She could not sleep naturally, and she feared evidently to avail herself of opiates, lest in her heavy slumber, perhaps, I should escape. In her normal condition this seemed impossible, for she slept habitually as lightly as a cat, or bird upon its perch, yet lying, and with her key beneath her head (never dreaming of other outlet) she felt at ease. I had already learned that since her illness there were additional precautions taken to insure my safety, and, as she had alleged, her own fidelity.
The Dragon was watched in turn by a Cerberus—no other than the long-trusted colored coachman of Basil Bainrothe, of whom mention has been made far back in these pages.
Thus secure and secured, Mrs. Clayton might have surrendered herself to slumber with all serenity, one would suppose, had it not absolutely refused to visit her eyelids, and the suggestion of an opiate, on my part, was received for some reason in dumb derision.
I went to her at last, and said: “Mrs. Clayton, I hear you groaning grievously, and I fancy I could relieve you. The laying on of hands is a sort of gift of mine; let me try by such means to ease your pain.”
“Thank you, Miss Monfort,” very dryly, “you are very kind, indeed, but I don’t think you can relieve me. I have excruciating neuralgia in my eyebones and temples, and my hands are cramped again. Dinah has been rubbing, without bettering them, for the last half hour.”
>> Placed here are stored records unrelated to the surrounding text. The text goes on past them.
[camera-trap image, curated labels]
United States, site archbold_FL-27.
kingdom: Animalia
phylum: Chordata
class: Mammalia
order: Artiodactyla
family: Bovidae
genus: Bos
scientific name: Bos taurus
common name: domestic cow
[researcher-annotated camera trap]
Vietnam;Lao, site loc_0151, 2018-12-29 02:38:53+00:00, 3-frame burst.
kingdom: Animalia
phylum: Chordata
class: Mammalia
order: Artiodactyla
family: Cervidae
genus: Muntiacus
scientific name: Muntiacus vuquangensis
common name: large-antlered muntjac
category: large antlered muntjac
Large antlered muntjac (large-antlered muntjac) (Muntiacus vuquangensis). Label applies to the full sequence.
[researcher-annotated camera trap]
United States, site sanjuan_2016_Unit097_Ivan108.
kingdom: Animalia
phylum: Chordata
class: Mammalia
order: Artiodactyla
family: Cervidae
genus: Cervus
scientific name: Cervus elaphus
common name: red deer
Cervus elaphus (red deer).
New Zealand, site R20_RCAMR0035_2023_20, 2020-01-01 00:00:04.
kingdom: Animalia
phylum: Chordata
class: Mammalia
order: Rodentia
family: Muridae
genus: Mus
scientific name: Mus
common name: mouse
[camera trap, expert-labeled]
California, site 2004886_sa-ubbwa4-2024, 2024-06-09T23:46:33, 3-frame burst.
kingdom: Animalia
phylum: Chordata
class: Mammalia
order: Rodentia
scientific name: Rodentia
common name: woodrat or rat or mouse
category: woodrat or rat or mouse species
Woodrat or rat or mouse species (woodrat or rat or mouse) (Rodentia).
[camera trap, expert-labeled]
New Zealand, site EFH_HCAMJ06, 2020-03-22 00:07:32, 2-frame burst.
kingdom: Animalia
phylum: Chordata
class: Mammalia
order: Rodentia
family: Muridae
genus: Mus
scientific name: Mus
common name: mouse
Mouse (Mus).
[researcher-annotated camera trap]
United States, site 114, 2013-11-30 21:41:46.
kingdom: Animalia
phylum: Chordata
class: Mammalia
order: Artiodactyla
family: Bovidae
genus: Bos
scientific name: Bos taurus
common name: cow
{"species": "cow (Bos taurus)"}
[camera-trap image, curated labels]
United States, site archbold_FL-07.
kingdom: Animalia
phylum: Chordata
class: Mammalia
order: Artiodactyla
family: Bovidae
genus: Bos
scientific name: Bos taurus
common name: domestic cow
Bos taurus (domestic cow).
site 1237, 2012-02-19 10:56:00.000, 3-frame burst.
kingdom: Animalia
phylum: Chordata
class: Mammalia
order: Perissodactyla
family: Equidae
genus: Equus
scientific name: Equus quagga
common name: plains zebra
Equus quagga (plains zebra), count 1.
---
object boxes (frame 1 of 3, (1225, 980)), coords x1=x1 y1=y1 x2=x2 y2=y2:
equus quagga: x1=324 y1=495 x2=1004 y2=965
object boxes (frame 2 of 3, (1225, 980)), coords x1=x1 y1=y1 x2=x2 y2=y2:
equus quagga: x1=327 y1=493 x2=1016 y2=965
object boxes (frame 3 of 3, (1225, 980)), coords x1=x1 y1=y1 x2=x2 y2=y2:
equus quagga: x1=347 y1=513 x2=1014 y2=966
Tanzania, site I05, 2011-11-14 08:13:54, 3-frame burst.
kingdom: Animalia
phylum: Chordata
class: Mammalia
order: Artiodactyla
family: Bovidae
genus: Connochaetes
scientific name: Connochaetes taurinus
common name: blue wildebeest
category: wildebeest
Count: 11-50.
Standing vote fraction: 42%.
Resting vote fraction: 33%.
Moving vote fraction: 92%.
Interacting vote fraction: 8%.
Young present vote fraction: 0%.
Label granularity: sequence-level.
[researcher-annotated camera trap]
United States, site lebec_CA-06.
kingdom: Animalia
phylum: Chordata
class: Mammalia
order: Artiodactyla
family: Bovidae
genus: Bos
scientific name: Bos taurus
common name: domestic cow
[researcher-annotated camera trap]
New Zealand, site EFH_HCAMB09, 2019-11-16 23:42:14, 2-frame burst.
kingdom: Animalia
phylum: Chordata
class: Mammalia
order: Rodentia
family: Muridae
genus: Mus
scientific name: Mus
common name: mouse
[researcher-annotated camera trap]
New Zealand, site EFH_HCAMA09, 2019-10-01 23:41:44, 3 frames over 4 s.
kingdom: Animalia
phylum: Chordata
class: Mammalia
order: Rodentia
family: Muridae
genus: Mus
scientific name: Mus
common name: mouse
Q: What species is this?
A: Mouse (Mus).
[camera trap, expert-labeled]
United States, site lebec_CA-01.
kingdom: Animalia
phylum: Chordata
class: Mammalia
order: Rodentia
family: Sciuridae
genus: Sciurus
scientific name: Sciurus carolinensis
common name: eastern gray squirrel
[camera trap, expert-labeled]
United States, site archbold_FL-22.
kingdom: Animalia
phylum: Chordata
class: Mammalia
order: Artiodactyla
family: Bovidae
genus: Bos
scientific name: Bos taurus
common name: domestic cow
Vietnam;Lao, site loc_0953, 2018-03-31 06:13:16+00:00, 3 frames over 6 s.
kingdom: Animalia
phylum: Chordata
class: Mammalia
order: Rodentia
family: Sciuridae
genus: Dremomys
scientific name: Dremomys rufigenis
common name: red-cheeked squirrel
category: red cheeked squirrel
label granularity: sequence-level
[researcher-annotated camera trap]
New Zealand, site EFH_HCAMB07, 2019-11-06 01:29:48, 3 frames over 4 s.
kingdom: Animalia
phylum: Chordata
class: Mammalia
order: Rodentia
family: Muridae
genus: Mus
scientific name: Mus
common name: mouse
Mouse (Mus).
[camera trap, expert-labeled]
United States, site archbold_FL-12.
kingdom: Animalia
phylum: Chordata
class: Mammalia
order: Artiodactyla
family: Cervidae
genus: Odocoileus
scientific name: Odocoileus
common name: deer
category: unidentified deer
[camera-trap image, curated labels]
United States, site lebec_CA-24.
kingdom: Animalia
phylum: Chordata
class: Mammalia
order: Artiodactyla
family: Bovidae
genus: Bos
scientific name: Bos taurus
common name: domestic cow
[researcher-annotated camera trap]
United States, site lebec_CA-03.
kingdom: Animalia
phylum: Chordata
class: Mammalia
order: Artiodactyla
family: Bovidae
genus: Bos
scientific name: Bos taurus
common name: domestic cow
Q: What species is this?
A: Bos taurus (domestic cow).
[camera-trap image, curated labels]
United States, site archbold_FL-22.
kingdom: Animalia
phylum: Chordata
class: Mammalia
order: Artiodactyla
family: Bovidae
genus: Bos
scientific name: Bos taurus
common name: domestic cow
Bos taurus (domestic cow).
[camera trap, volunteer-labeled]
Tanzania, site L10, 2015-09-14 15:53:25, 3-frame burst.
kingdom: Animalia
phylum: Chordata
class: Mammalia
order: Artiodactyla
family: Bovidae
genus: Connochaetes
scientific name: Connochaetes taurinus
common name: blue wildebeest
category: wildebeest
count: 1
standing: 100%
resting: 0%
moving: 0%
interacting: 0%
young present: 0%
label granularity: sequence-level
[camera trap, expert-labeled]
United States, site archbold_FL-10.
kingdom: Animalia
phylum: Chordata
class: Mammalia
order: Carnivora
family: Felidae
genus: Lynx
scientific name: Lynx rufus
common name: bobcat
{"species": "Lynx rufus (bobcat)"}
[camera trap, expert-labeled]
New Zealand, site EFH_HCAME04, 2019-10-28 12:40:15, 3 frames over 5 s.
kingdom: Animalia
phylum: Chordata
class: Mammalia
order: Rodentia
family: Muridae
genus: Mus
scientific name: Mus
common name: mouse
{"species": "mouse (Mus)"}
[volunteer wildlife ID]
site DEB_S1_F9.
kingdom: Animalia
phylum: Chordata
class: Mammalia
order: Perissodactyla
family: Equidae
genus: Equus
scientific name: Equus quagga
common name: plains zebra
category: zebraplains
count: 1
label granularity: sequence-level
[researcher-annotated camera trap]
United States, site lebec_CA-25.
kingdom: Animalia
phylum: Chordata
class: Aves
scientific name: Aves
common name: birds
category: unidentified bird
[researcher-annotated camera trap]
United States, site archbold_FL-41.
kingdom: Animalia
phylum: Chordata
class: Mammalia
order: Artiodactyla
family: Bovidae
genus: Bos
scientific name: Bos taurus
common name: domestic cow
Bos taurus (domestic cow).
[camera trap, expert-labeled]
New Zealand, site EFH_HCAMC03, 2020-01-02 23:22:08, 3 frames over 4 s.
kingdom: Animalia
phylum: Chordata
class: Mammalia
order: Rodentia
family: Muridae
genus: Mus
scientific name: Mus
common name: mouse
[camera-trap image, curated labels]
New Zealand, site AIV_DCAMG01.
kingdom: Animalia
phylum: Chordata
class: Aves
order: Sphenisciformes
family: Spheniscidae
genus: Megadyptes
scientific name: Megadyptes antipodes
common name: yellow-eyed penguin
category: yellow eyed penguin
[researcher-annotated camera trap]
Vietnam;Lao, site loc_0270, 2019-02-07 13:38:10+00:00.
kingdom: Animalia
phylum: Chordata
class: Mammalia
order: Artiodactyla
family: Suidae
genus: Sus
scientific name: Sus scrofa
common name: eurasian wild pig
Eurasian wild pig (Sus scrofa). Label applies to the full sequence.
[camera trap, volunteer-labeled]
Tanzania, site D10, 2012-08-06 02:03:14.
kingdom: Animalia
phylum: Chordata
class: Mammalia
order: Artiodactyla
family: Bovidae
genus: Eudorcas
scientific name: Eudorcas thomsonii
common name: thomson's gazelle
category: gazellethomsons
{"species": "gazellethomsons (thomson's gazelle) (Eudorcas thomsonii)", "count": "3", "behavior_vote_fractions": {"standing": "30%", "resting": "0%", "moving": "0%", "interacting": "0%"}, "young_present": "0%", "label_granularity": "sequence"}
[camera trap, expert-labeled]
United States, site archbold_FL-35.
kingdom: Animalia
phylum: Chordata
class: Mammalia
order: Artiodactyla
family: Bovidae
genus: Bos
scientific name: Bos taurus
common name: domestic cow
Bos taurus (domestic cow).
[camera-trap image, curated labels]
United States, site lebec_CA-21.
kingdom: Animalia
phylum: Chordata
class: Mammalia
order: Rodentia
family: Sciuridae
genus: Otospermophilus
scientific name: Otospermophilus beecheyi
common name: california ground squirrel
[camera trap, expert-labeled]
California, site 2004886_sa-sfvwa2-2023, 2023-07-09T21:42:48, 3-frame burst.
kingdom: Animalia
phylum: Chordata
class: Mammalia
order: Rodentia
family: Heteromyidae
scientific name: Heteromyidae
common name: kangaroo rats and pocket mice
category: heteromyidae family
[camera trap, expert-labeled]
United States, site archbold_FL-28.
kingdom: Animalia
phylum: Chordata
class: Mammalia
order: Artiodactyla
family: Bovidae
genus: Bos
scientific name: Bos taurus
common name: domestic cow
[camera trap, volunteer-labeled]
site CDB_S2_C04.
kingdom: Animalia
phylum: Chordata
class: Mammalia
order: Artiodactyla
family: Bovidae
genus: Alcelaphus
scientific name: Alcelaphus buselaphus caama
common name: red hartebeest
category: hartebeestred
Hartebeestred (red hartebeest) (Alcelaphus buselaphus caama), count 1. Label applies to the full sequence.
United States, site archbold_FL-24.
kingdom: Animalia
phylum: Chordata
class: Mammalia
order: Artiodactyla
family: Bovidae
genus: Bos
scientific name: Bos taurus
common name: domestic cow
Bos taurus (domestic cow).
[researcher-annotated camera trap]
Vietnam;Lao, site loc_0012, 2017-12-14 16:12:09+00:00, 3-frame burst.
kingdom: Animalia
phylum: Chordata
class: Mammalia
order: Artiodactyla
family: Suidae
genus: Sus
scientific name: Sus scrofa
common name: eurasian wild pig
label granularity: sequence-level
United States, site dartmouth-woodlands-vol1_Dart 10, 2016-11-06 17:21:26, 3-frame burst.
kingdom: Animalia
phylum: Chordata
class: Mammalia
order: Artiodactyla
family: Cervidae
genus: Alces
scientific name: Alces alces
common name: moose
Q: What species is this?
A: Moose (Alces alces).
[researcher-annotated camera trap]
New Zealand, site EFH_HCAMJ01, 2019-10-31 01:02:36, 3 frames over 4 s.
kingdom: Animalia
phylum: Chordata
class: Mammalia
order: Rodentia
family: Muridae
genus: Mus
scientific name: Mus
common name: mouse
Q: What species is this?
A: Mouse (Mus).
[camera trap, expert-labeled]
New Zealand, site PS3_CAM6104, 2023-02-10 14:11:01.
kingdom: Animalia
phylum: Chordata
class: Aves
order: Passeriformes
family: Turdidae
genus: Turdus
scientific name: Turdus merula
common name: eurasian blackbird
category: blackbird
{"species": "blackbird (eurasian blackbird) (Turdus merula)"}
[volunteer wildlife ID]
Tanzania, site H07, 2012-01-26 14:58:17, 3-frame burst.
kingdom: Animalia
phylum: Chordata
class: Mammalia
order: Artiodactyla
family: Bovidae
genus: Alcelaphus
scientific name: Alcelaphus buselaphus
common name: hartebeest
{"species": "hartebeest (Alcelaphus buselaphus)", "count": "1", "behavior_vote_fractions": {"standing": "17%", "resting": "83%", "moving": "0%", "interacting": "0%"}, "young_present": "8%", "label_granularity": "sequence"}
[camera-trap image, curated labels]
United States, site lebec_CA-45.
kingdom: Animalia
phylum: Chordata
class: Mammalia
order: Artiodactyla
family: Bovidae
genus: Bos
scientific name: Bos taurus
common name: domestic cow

“Let me try,” and, without farther parley, I sat down to my self-appointed, loathed, and detested task, first quietly dismissing Dinah to the next room, where Ernie was eating his supper, and I knew would soon be wanting to be put to bed. We changed places for a time, and it was not long before Mrs. Clayton pronounced the pain in her eyes “almost gone.” The experiment was a desperate one, and I bore to it all the powers of my organization—mental and physical—and had the satisfaction in less than an hour to see her sleeping profoundly. She had been failing fast under her painful vigils, and I knew that a few hours of refreshing sleep would be worth to her more than all the drugs in the Pharmacopoeia. Now came the test which was to make this slumber worth nothing or every thing to me. If she could be awakened from it without my coincidence, it would prove, perhaps, only a snare to my feet, but if her waking depended on my will, then might I indeed hope to baffle my Dragon, and, as far as she was concerned, make sure of my escape. I willed then earnestly that she should sleep until twelve o’clock; and at ten, when Dinah became impatient to retire, I gave her permission, in order to gain egress to try and arouse Mrs. Clayton.
In consequence of this immurement of our servant, I had remained supperless—beyond the crusts of bread left by Ernie and some cold tea in Mrs. Clayton’s teapot, of which I partook with an appetite born of exhaustion. Those who have undertaken this “laying on of hands,” for the purpose of soothing pain, will comprehend what the succeeding sensation of nerveless prostration is—those only—and give me their sympathy.